--- Selected passage ---
A Servant of God or a Lover of Life? by Carol P. Christ

Carol Molivos by Andrea Sarris 2Thus through an enormous network of mythological narrative, every aspect of culture is cloaked in the relationship of ruler and ruled, creator and created. . . . [Sumerian] legend endows the Sumerian ruler-gods with creative power; their subjects are recreated as servants. . . . [This new narrative was] deployed with the purpose of conditioning the mind anew.(20, italics added)

This provocative statement is found in a chapter titled “The First Major Sexual Rupture” in a collation of the writings titled Liberating Life: The Women’s Revolution by imprisoned Kurdish leader Abdullah Ocalan (pronounced Oh-cha-lan). According to Ocalan, who clearly had been reading authors like James Mellaart, Marija Gimbutas, and Heidi Goettner-Abendroth, the values of the societies that preceded Sumer in the Near East were entirely different.

Within the Zagros-Taurus system, Mesolithic and subsequently Neolithic society started to develop at the end of the fourth glacial period, around twenty thousand years ago. . . .

Many methods, tools, and equipment we still use today are based on inventions and discoveries most likely made by the women of this era, such as various useful applications of different plants, domestication of animals and cultivation of plants, construction of dwellings,  principles of child nutrition, the hoe and hand grinder, perhaps even the ox cart.

To me, the cult of the mother-goddess in this age symbolized reverence for woman’s role in these great advances. I don’t see it as a deification of an abstract fertility. . . . The true reason for the longevity of the mother-concept is the fact that the mother concretely forms the basis of the of the social being, the human; it is not due to an abstract ability to give birth. (13-14)

According to Ocalan, earlier societies practiced “primitive socialism, characterized by equality and freedom, [which was] viable because the social order of the matriarchy did not allow ownership.” (14) Moreover, in such societies, [n]ature was regarded as alive and animated, no different from themselves.” (15)

Ocalan turns on its head the well-worn criticism that visions of societies so very different from those we know today are nothing more than fantasies of a golden age:

[I]t is our endless yearning to regain and immortalize this social order of equality and freedom that led to our construction of paradise. (14)
---
*To do:*
Repeat the part of the essay above that opens with the words containing "Ocalan turns on" and closes with "of paradise. (14)", substituting "Eden" for "paradise".
--- Extracted data ---
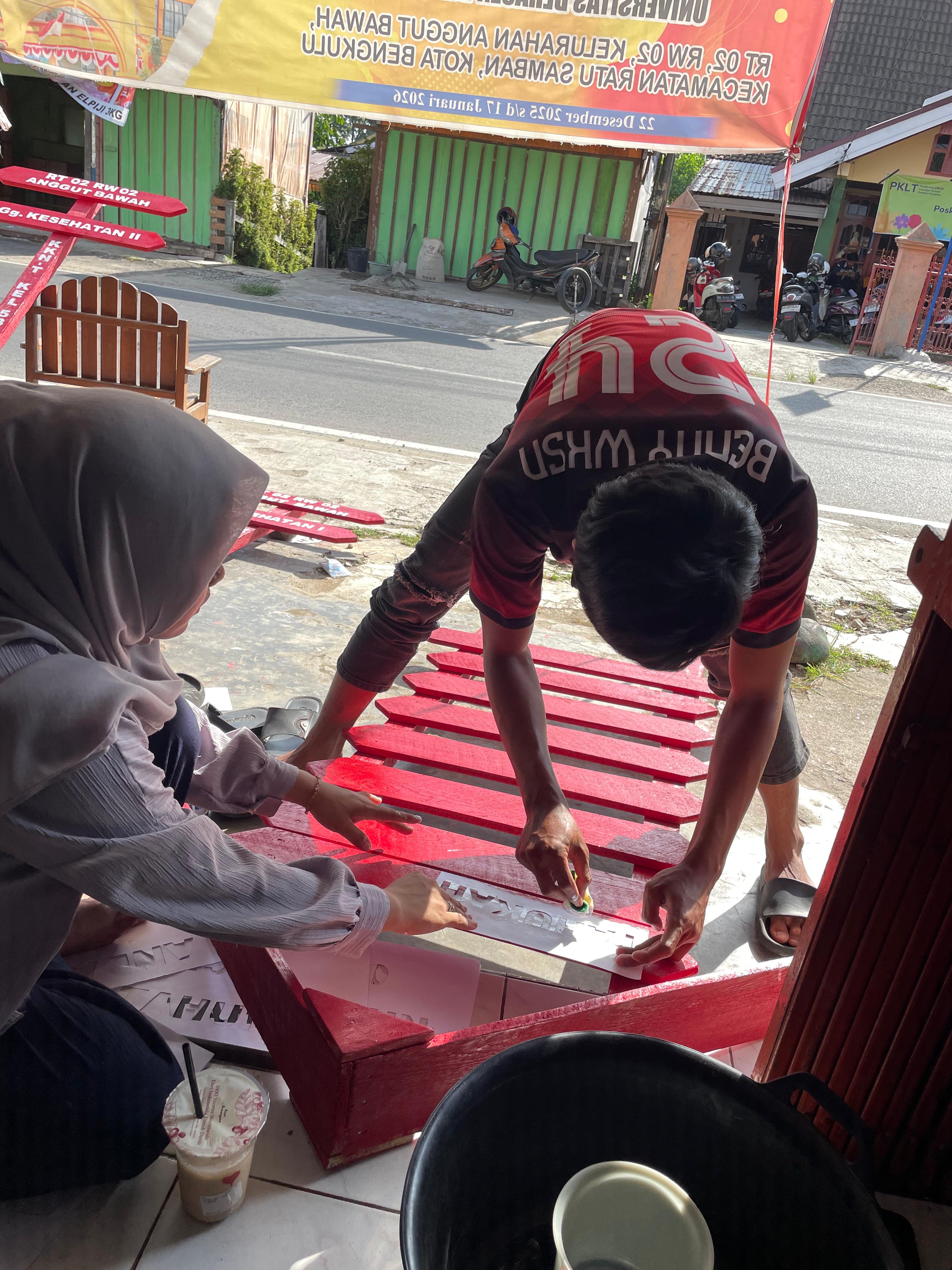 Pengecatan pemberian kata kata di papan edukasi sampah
---
--- Extracted data ---
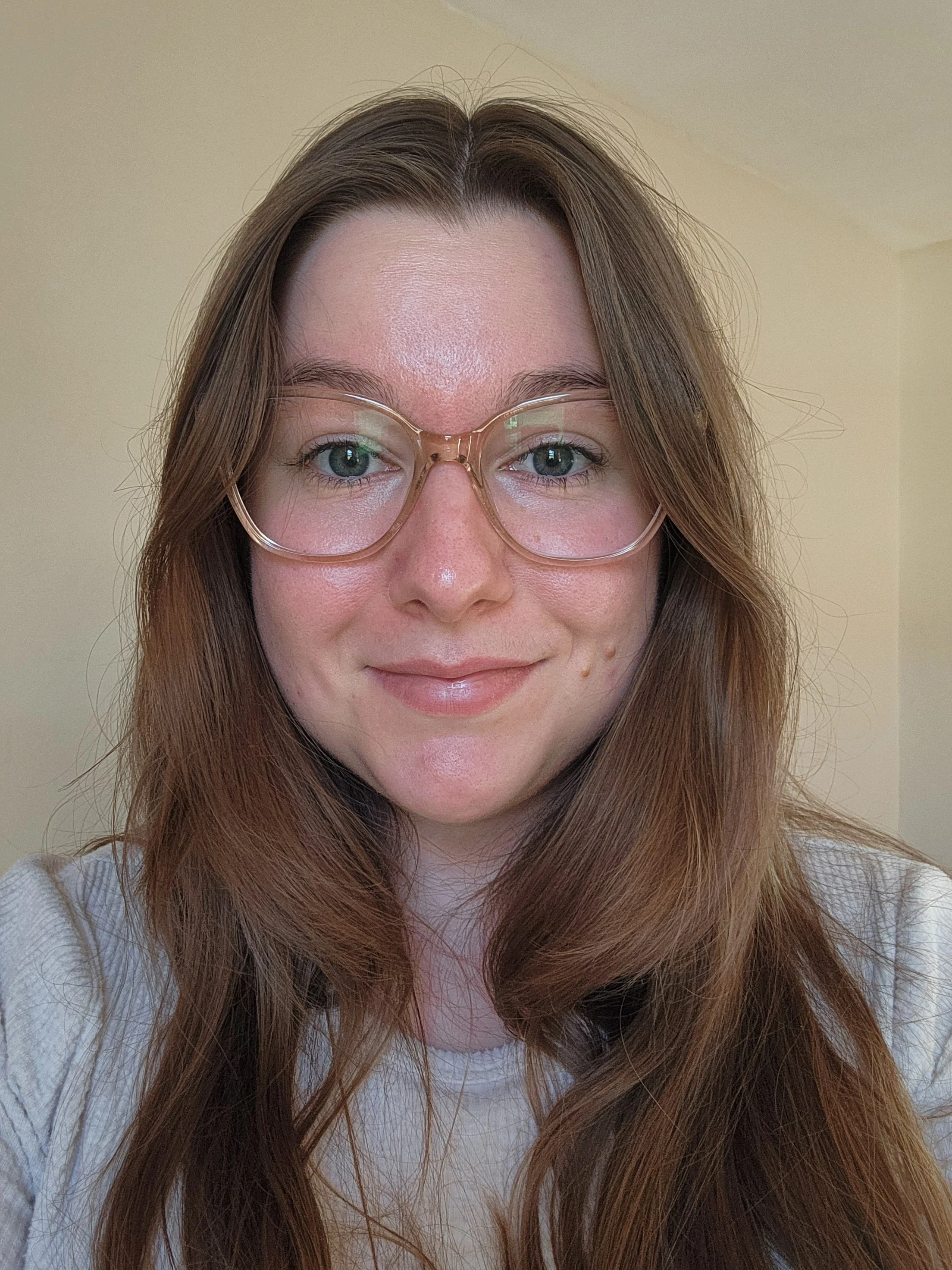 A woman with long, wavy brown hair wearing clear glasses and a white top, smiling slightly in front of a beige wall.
---
--- Extracted data ---
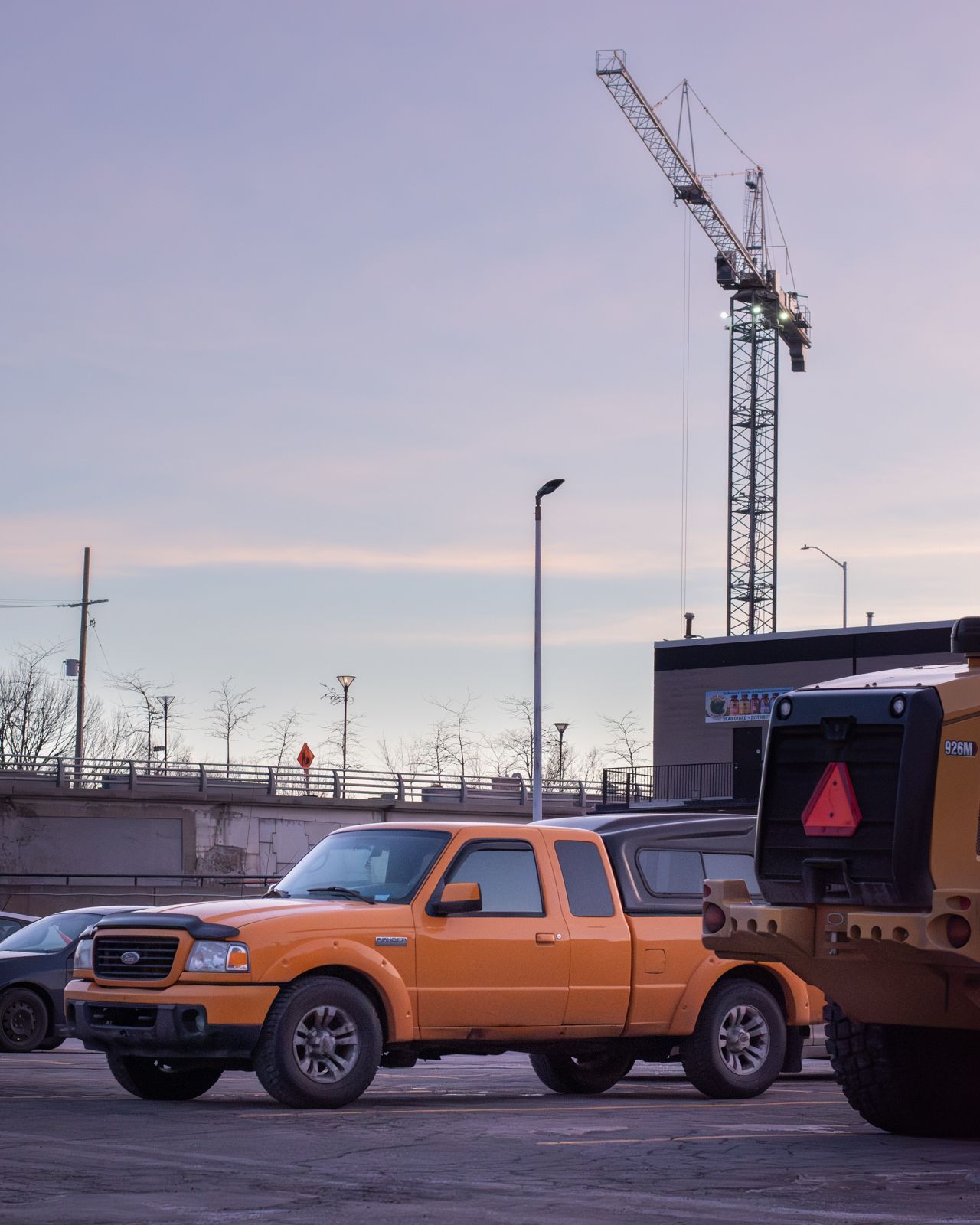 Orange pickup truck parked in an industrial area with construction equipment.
---
*Solution to the problem:*
Ocalan turns on its head the well-worn criticism that visions of societies so very different from those we know today are nothing more than fantasies of a golden age:

[I]t is our endless yearning to regain and immortalize this social order of equality and freedom that led to our construction of Eden. (14)